Copy all the entries word for word, but omit the pictures.

================================

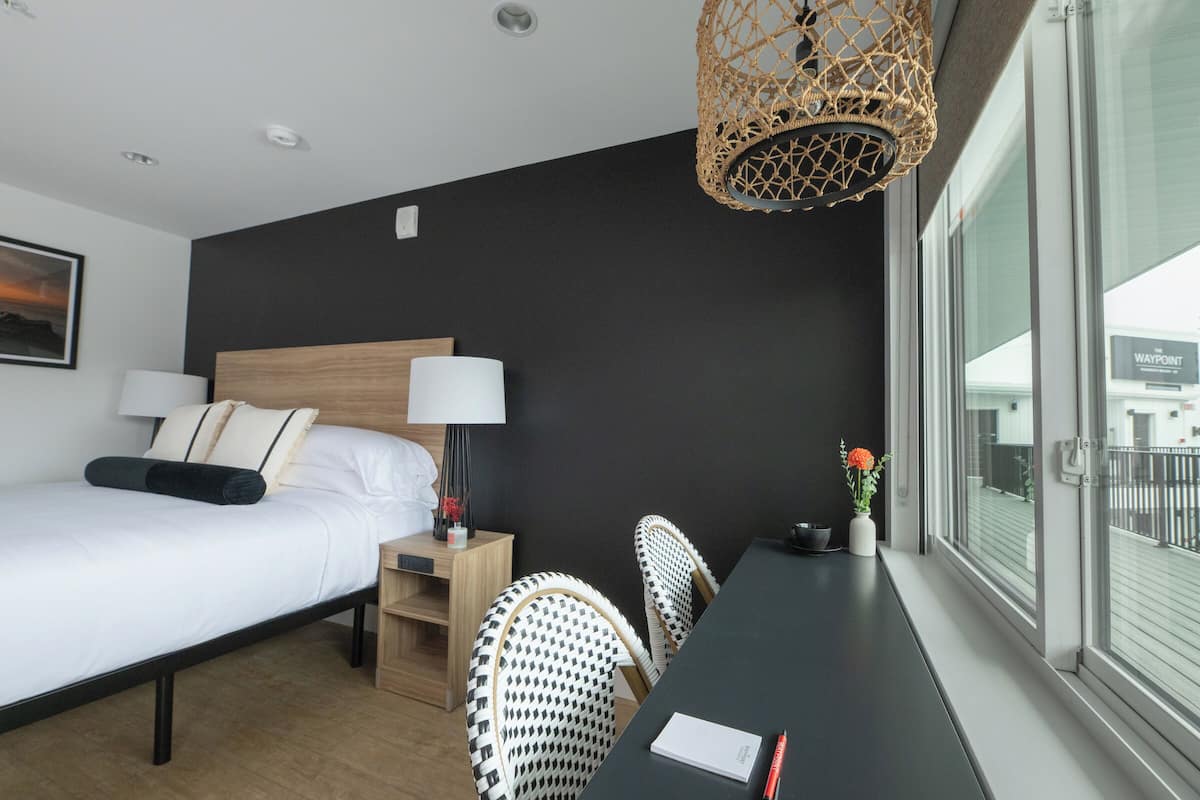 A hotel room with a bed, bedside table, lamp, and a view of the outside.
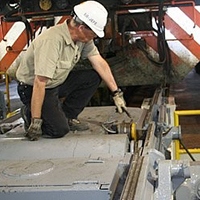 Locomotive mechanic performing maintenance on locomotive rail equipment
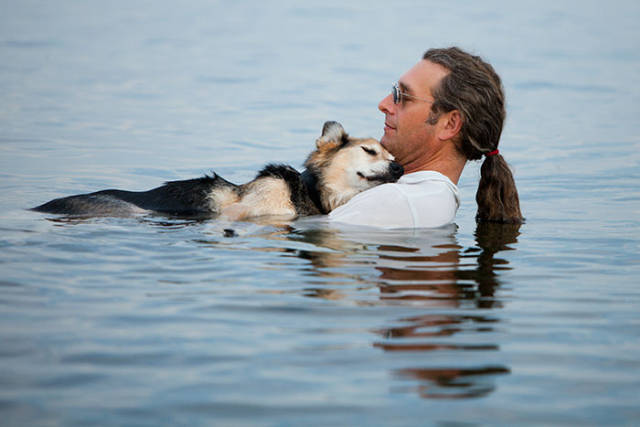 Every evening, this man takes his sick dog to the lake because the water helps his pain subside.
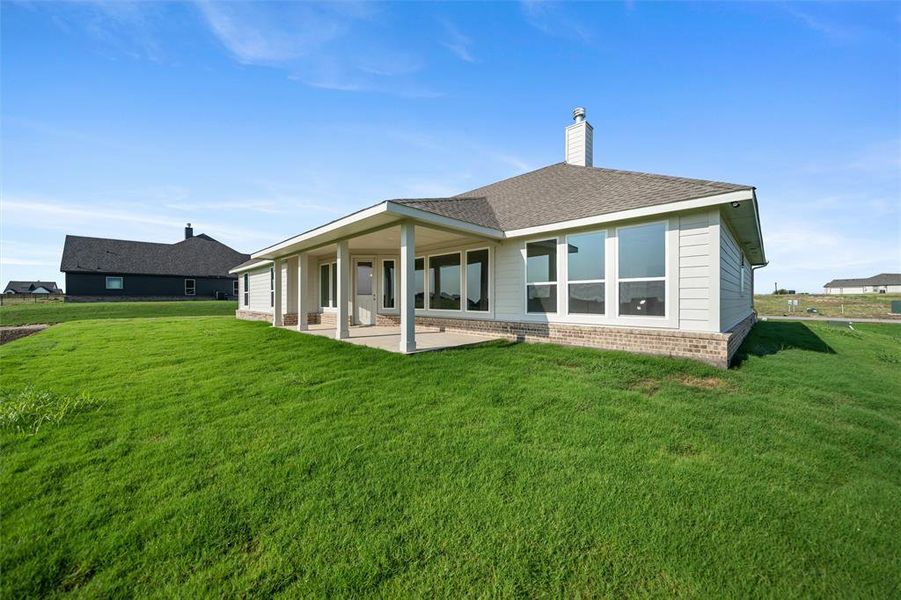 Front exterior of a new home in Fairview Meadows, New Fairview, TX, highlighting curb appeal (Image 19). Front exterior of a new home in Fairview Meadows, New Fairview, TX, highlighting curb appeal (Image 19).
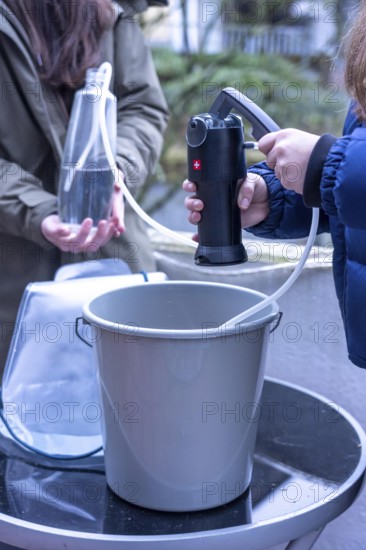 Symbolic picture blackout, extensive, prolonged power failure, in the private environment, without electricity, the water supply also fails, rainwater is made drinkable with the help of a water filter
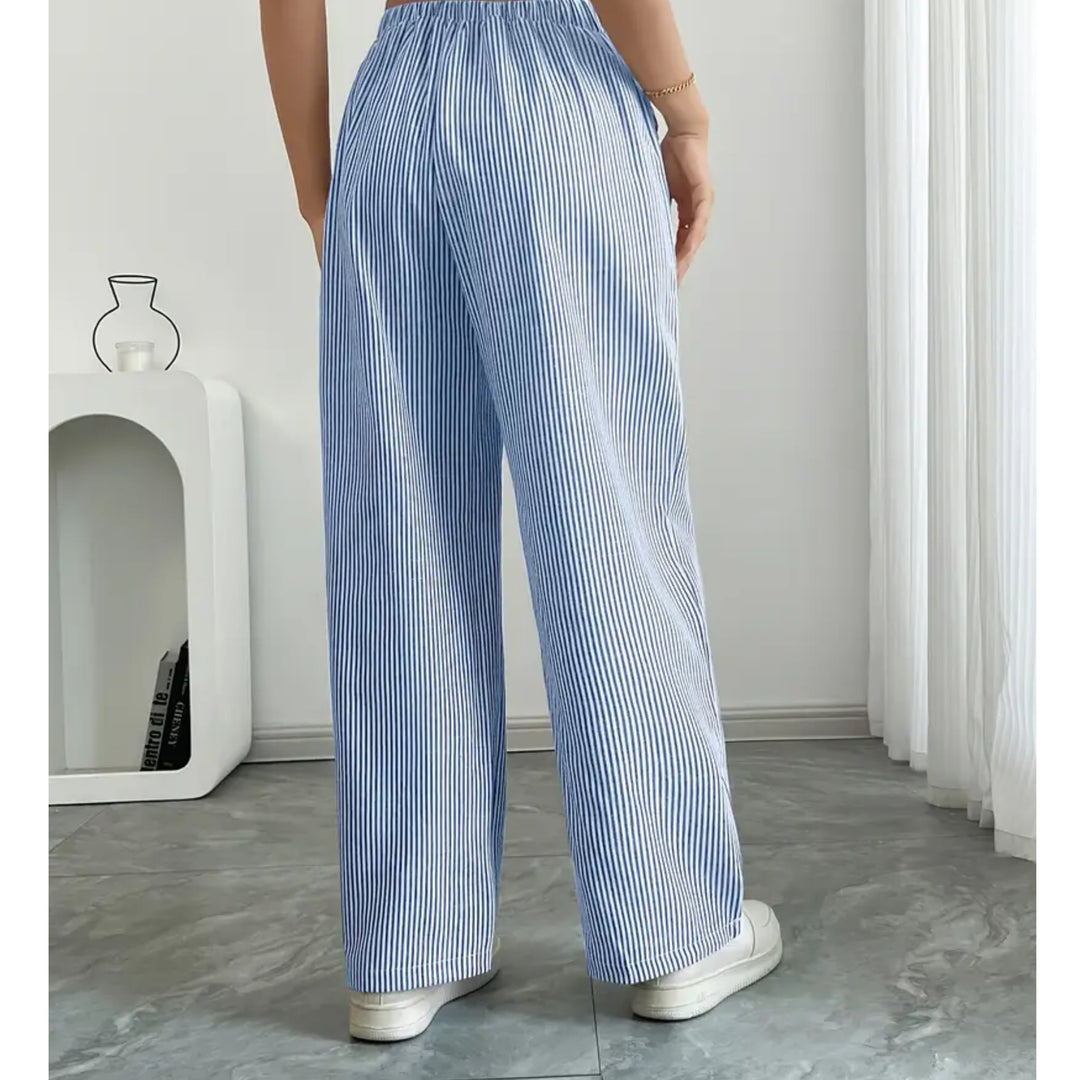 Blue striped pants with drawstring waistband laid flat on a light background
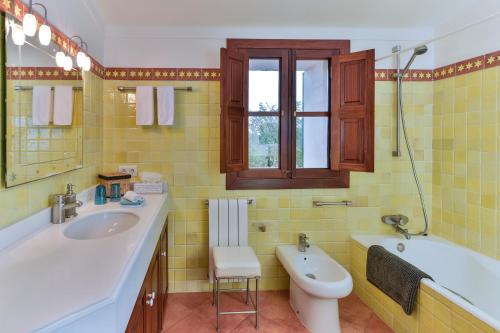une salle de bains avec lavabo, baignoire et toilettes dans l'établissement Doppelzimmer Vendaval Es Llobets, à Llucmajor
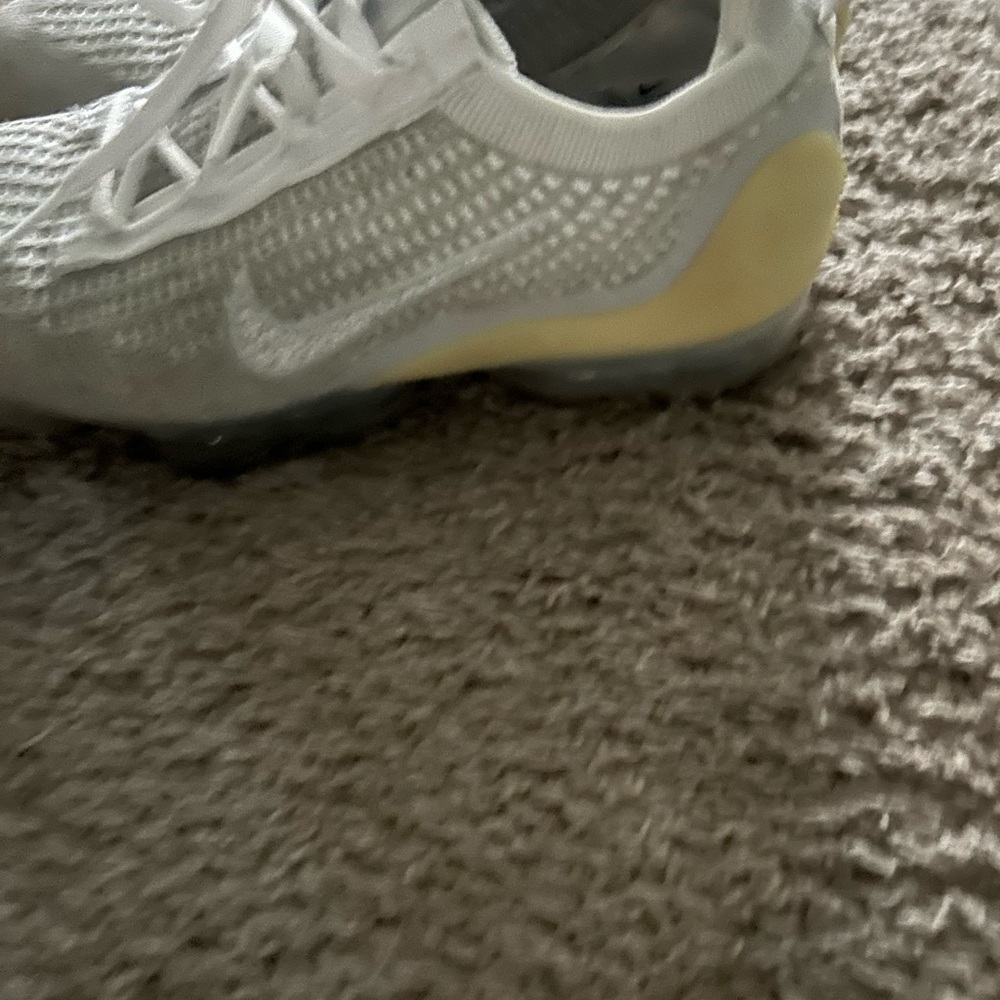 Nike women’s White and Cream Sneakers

================================

## Response to the exercise:
 A hotel room with a bed, bedside table, lamp, and a view of the outside.
 Locomotive mechanic performing maintenance on locomotive rail equipment
 Every evening, this man takes his sick dog to the lake because the water helps his pain subside.
 Front exterior of a new home in Fairview Meadows, New Fairview, TX, highlighting curb appeal (Image 19). Front exterior of a new home in Fairview Meadows, New Fairview, TX, highlighting curb appeal (Image 19).
 Symbolic picture blackout, extensive, prolonged power failure, in the private environment, without electricity, the water supply also fails, rainwater is made drinkable with the help of a water filter
 Blue striped pants with drawstring waistband laid flat on a light background
une salle de bains avec lavabo, baignoire et toilettes dans l'établissement Doppelzimmer Vendaval Es Llobets, à Llucmajor
 Nike women’s White and Cream Sneakers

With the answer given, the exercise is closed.